# Advent of Code Day #1 - RocketLang Edition

·2 mins

This years Advent of Code is a little special because I use my own language RocketLang to solve the puzzles. I’ll probably explain this in a seperate post at some point so lets have a look at the first puzzle of the year:

## Problem #

The task is to calculate the amount of calories they are carrying. For example:

``````1000
2000
3000

4000

5000
6000

7000
8000
9000

10000
``````

This shows us 5 elves with different amount of items (with different calories each).

## Solution #

### Part 1 #

Part 1 is to detect the elve which carries the most calories. I did think a little bit ahead and though that maybe the number of the elve (eg. the second elve has XY calories) might be important in part 2 and created a more complicated approach using a map instead of an array which looks like this:

``````input = IO.open("./input").lines()

count = 0
elves = {0: 0}

foreach item in input
if (item == "")
count = count + 1
elves[count] = 0
end

elves[count] = elves[count] + item.plz_i()
end

puts("Part 1: %d".format(elves.values().sort()[-1]))
``````

It iterates over each line, sums up the calories and bumps the count on each empty line. At the end I only take the values of that map (as an array), sort it to get the maximum easily and return the last value which is the sum of all calories the elve with the most calories is carrying.

### Part 2 #

Unfortunataly (or luckily?) part 2 does not require us to get any data from a specific elve - so we do not really use our map.

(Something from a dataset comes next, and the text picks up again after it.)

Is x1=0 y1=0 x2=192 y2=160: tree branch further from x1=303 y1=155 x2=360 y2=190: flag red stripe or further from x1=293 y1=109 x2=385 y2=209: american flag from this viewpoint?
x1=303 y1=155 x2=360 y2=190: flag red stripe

But instead we need to get the sum of the calories of the three elves with the most calories. Luckily this quite simple as we already have our sorted array se we can just go ahead and sum up the last 3 values like so:

``````sum = 0
foreach item in elves.values().sort()[-3:]
sum = sum + item
end

puts("Part 2: %d".format(sum))
``````

This solves part 2 and we’re done for today.

## Conclusion #

I try to add a conclusion to every day with the thoughs about RocketLang I had whilst solving the puzzle.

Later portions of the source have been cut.